• WRITTEN PROBLEM
Continue the blog post about the club's season ticket pricing from the point where it stops.

======== PROVIDED TEXT

Friday, April 03, 2009

Season's Greetings

The club today announced its season ticket pricing policy for next season.

They are offering two forms of related incentives:

1. A general £50 reduction on 2008/9 prices (except for the cheapest seats in the Lower North, which remain unchanged); and

2. A punishing and 'guaranteed' minimum cost of 23 equivalent match-by-match tickets, to encourage the purchase of a season ticket.

I think the club has a confused view of its support base, and that its policy will not only fail to maximise revenues (its stated aim), but will also fail to maximise attendances (a potential key contributing factor to the team's success).

I have often argued that the seven consecutive years of Premiership football from 2000-2007, may lead the Board to overestimate its core support, if it extrapolates too much from season ticket sales.

When The Valley was sold out for every single Premiership game, a season ticket was almost a pre-requisite for those casual (but still somewhat committed) fans who wished to guarantee a seat at the glamour matches.

By way of example, even after I'd moved to New York on a permament basis, I retained a season ticket in 2005/6 and 2006/7. Once relegation guaranteed a less than full stadium, there was no reason to renew it.

Although my non-commitment was purely a continental issue, it was at this point that the first wave of non-renewals kicked in because match-by-match availability was now assured.

Season ticket sales have held up well in both seasons post-relegation, because it was reasonable to expect the team would be somewhat competitive on both occasions. Moreover the club offered a free Premiership ticket if successful, a smart but ultimately irrelevant ruse.

================
======== PROVIDED INFORMATION

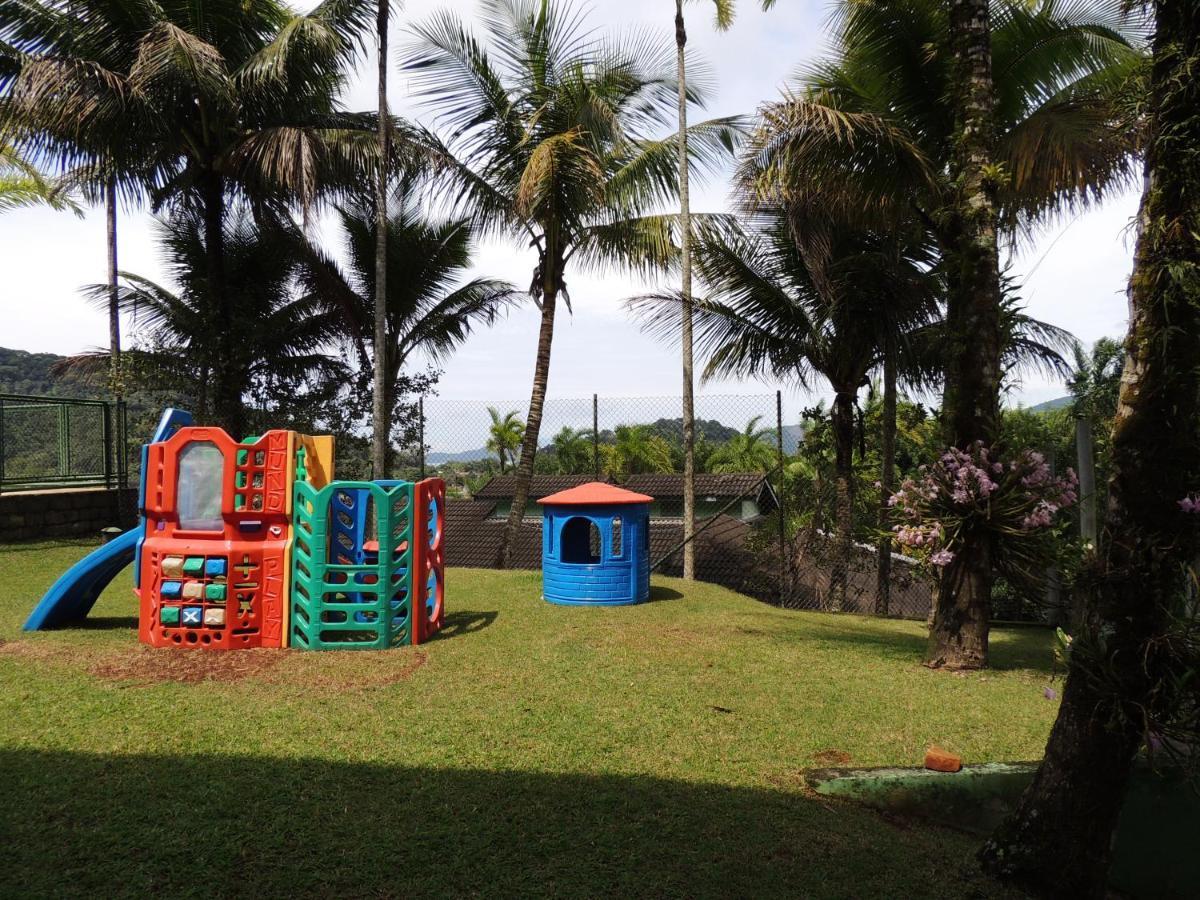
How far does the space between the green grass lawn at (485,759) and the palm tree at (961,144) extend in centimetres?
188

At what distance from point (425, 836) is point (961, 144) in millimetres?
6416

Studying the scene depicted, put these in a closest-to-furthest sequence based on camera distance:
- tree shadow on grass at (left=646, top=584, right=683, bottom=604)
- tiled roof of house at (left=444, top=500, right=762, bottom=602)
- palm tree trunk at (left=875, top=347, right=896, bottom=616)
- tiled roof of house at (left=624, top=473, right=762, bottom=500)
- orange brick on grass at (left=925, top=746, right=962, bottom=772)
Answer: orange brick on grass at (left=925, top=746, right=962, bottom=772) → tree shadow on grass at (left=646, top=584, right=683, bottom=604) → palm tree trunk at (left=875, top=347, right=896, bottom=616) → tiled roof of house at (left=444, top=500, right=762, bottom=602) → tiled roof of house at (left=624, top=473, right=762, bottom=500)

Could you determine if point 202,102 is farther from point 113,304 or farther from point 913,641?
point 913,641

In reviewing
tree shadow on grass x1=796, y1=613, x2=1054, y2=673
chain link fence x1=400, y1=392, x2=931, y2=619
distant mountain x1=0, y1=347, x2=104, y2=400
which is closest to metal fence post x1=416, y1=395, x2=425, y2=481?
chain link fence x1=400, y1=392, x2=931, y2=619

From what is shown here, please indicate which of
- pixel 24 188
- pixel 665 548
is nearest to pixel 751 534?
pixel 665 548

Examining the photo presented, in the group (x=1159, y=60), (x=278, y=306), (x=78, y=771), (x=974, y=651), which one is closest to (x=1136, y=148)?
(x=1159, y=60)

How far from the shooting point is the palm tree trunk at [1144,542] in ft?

================
======== PROVIDED INFORMATION

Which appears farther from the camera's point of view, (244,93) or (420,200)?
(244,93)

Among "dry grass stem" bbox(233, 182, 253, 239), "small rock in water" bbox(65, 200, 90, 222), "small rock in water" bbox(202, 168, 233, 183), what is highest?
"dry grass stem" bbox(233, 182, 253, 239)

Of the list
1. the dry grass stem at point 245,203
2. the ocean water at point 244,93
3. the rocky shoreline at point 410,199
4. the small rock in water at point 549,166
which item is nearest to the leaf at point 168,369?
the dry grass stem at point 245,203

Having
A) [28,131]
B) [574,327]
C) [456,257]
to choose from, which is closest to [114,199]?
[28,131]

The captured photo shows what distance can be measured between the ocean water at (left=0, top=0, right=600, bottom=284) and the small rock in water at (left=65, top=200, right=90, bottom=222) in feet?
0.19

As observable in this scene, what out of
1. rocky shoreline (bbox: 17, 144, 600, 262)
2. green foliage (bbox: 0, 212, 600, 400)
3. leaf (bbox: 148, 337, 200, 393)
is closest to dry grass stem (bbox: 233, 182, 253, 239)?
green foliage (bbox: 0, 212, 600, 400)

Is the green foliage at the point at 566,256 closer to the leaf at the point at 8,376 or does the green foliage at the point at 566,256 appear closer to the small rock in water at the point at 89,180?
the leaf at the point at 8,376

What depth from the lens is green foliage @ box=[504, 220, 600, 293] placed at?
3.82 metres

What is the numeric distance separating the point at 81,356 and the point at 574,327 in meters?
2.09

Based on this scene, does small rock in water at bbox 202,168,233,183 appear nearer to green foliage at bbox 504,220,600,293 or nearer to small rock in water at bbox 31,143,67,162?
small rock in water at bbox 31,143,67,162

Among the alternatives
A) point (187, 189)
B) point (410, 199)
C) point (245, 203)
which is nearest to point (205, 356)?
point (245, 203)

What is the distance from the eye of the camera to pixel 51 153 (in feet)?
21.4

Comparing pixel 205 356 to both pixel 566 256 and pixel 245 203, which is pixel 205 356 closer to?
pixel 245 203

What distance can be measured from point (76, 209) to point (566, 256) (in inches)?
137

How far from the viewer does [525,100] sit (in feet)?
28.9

================
======== PROVIDED INFORMATION

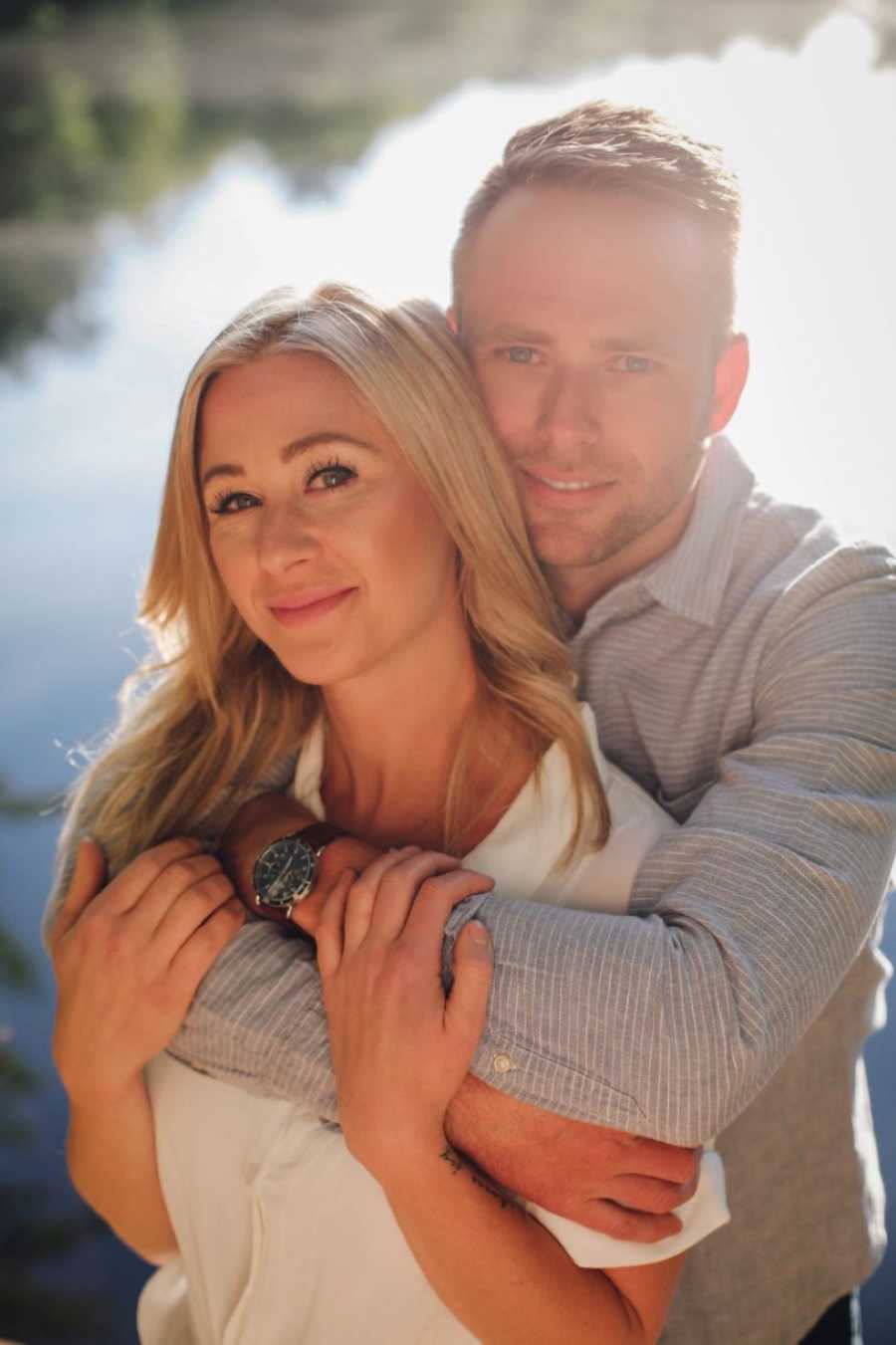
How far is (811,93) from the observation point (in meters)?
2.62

================

• FINAL RESULT
However with League One football now upon us, and with no equivalent Premiership offer on the table, the next wave of non-renewals will kick in almost regardless. Thus I think the club has tried to get too cute with its pricing, and unnecessarily so.

In my view, the demand function for 2009/10 season tickets will resemble the chart I have constructed above. It assumes for simplification that there is only one single season ticket price, and that the equivalent match-by-match cost is £20 per game, or £460 per season.

Ignoring visiting supporters for the timebeing, the club could probably fill The Valley entirely with Charlton fans if it charged around £80 for a season ticket.

This would probably be too much to entice the merely curious, but low enough to attract all fans from the most casual to the fanatical (whether or not they all turned up is a different matter of course).

However at £80 per ticket, the club's match ticket revenue would be a mere £2.1million for the entire season, compared to more than £8million in 2007/8 from 'ticket income and matchday activities.'

As the price rises from £80 however, demand falls very rapidly (as the casual fans are disincentivised) until it begins to stabilise around £150 at the 12,000 or so mark.

Interestingly in my view, demand then falls only slowly as the price rises, until it approaches the £460 mark at which point there is no financial incentive to renew (although there may be non-financial incentives such as the surety that you will be able to sit with friends etc..).

In short, I would estimate that even in League One, there will be 10,000-12,000 'committed' fans whose price sensitivity is relatively limited until that match-by-match comparative is reached.

At that point, demand obviously falls off very rapidly with only the most well-off committed fans, and those who greatly value the consistency of the same seat, willing to pay more than the match-by-match equivalent.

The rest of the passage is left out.